L’interesse del mondo finanziario e del private equity
Nel contesto di irrigidimento delle politiche monetarie e di accesso al credito, il mondo finanziario e, nello specifico, quello del private equity inizia a guardare con interesse al settore molitorio e agrifood in generale. Se n’è parlato nel corso della tavola rotonda dal titolo “Le operazioni di private equity nel settore food. Rischi e opportunità per le filiere del frumento” alla quale hanno partecipato, fra gli altri, Marco Pellegrino del Fondo Italiano d’investimento e Stefano Mangione di Crédit Agricole.

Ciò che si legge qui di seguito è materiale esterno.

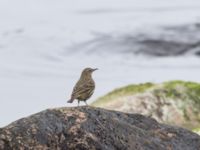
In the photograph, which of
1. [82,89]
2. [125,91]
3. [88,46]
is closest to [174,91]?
[125,91]

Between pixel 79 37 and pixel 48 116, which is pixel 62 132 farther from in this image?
pixel 79 37

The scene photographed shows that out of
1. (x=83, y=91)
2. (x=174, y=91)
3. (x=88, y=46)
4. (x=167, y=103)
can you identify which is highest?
(x=88, y=46)

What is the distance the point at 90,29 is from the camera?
4159 centimetres

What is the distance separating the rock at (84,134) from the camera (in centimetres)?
969

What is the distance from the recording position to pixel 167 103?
22.5 m

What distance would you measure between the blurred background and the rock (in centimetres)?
1772

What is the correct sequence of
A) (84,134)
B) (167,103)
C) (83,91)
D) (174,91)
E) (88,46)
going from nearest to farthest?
(84,134) < (83,91) < (167,103) < (174,91) < (88,46)

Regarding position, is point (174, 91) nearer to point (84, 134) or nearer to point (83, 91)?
point (83, 91)

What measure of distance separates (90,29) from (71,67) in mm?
5541

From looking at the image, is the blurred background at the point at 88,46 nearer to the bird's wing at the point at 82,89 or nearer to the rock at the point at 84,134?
the bird's wing at the point at 82,89

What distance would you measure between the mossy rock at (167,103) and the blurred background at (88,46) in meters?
6.52

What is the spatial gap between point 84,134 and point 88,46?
2960 centimetres

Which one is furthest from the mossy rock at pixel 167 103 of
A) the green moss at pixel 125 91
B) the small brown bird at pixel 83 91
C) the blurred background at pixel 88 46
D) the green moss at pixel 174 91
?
the small brown bird at pixel 83 91

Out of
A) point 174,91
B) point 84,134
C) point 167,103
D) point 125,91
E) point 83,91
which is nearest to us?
point 84,134
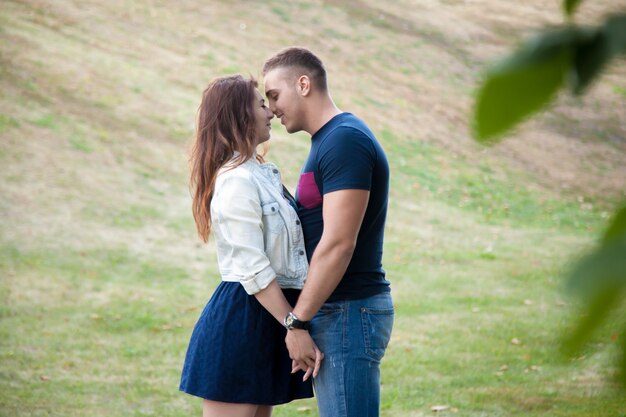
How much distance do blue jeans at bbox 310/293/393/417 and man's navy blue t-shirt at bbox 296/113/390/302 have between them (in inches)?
2.6

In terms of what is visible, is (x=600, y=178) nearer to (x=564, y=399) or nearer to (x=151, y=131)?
(x=151, y=131)

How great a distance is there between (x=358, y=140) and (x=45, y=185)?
8.66 meters

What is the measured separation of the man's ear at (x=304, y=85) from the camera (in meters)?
2.98

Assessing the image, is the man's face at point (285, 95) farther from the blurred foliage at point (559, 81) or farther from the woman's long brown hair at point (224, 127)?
the blurred foliage at point (559, 81)

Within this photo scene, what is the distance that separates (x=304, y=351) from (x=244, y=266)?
0.35 metres

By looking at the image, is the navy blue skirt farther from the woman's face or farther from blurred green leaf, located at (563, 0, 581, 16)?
blurred green leaf, located at (563, 0, 581, 16)

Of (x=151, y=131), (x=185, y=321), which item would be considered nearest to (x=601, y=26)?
(x=185, y=321)

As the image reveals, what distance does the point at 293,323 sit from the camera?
2830mm

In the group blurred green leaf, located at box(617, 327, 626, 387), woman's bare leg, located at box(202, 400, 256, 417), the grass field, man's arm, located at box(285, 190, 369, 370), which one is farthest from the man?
blurred green leaf, located at box(617, 327, 626, 387)

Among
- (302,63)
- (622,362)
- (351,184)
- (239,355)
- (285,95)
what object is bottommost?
(239,355)

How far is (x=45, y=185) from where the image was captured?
1075cm

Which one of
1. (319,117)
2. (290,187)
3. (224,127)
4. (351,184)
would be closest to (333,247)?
(351,184)

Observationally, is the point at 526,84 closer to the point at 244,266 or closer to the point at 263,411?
the point at 244,266

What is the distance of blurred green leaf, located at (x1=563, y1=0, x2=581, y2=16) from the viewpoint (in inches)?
19.7
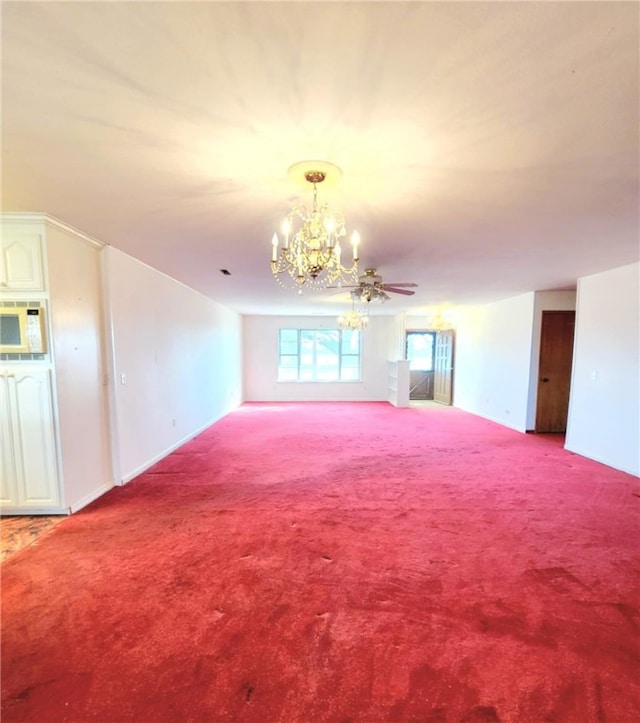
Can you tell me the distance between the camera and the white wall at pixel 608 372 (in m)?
3.80

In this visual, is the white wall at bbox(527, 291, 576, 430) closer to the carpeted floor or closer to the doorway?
the doorway

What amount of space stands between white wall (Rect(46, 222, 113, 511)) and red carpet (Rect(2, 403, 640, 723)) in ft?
1.04

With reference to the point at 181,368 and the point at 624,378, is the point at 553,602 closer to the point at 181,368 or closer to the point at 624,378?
the point at 624,378

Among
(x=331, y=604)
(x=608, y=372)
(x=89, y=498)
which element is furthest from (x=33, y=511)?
(x=608, y=372)

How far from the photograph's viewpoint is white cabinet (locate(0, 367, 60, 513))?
2.65 meters

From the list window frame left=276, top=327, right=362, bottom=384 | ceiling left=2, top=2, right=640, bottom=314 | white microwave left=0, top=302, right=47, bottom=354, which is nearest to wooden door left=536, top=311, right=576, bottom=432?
ceiling left=2, top=2, right=640, bottom=314

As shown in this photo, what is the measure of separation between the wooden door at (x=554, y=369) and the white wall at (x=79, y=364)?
6314mm

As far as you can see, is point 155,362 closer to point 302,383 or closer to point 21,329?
point 21,329

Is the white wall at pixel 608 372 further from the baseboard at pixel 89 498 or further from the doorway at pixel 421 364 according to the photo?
the baseboard at pixel 89 498

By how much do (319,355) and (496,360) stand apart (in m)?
4.35

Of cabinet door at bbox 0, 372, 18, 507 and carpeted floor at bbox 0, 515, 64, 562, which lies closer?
carpeted floor at bbox 0, 515, 64, 562

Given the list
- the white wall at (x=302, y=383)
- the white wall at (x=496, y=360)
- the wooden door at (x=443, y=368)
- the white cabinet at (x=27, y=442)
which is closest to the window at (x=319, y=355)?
the white wall at (x=302, y=383)

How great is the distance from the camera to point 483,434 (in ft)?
18.3

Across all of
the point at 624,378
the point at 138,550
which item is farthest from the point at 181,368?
the point at 624,378
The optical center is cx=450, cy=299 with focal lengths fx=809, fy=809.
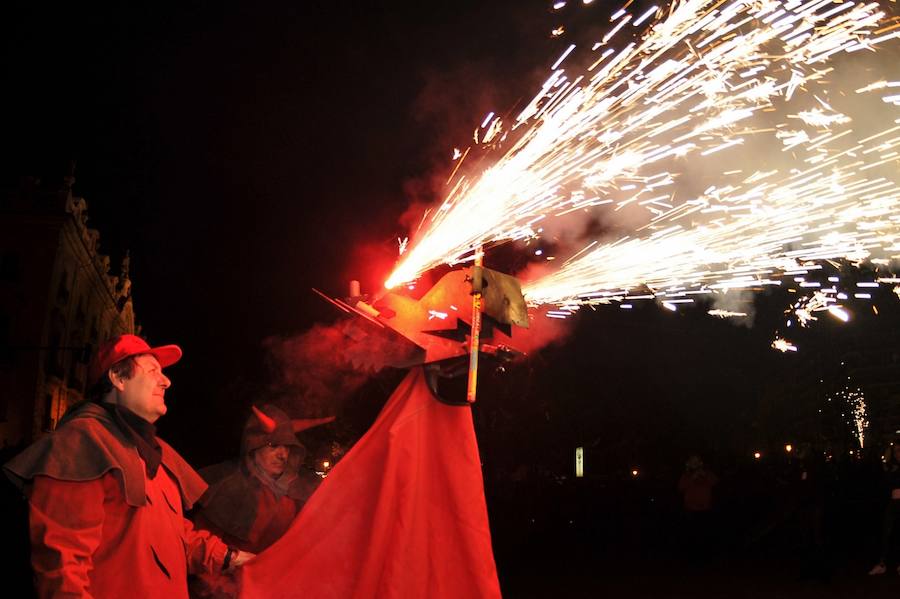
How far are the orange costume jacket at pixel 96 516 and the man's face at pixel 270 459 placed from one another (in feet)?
5.18

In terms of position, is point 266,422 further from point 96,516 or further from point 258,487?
point 96,516

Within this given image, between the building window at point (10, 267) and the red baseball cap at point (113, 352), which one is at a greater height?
the building window at point (10, 267)

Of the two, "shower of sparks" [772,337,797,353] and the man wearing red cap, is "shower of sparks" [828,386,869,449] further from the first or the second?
the man wearing red cap

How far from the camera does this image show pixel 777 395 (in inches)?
928

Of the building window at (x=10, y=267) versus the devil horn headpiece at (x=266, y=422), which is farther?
the building window at (x=10, y=267)

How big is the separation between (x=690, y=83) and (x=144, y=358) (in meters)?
5.00

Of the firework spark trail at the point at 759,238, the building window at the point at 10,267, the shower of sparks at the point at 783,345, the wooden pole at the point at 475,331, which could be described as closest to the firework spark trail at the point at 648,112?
the firework spark trail at the point at 759,238

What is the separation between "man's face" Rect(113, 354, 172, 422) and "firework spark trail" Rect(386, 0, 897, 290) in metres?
2.73

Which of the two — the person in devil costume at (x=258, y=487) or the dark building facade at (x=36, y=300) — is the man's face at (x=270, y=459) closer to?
the person in devil costume at (x=258, y=487)

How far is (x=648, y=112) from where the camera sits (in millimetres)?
6676

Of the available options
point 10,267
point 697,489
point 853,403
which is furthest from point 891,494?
point 10,267

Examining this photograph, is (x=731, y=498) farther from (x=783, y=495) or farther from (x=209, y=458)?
(x=209, y=458)

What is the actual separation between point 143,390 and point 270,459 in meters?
1.80

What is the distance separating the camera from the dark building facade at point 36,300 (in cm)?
3347
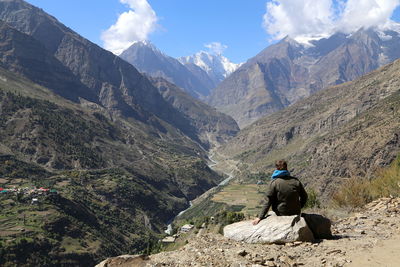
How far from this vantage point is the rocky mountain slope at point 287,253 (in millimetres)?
10867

“L’anno scorso - ha precisato Pellegrinoper la prima volta nella storia dei fondi di investimento promossi dalla nostra SGR, che fino a quel momento erano tutti generalisti, abbiamo deciso di dedicare un fondo a un settore specifico. Si chiama FIAF, ossia Fondo Italiano Agri & Food. Abbiamo individuato quello agrialimentare come prima filiera verticale dalla quale partire non foss’altro che per le sue dimensioni e importanza per il nostro paese. Abbiamo recentemente avviato il fund raising del fondo dedicato all’agrifood, che a regime avrà una dotazione di 250 milioni di euro (di cui 135 milioni già raccolti) con l’idea di effettuare una decina di operazioni investendo ticket di 20/25 milioni per ciascuna. Il fondo entrerebbe nel capitale diventando partner, di maggioranza o di minoranza, dell’azienda individuata. Per noi è determinante che esista già un progetto di sviluppo la cui idea e la cui strategia siano state disegnate anzitempo dalla famiglia imprenditoriale che affiancheremo e con la quale, grazie anche al nostro apporto di capitale, relazioni e competenze, condivideremo i relativi rischi e benefici. È fondamentale che l’imprenditore sappia leggere il mercato e continui a garantire la sua presenza nella gestione operativa dell’azienda, dal momento che il nostro ruolo è quello di azionisti che sostengono e supportano ma non sostituiscono gli imprenditori”.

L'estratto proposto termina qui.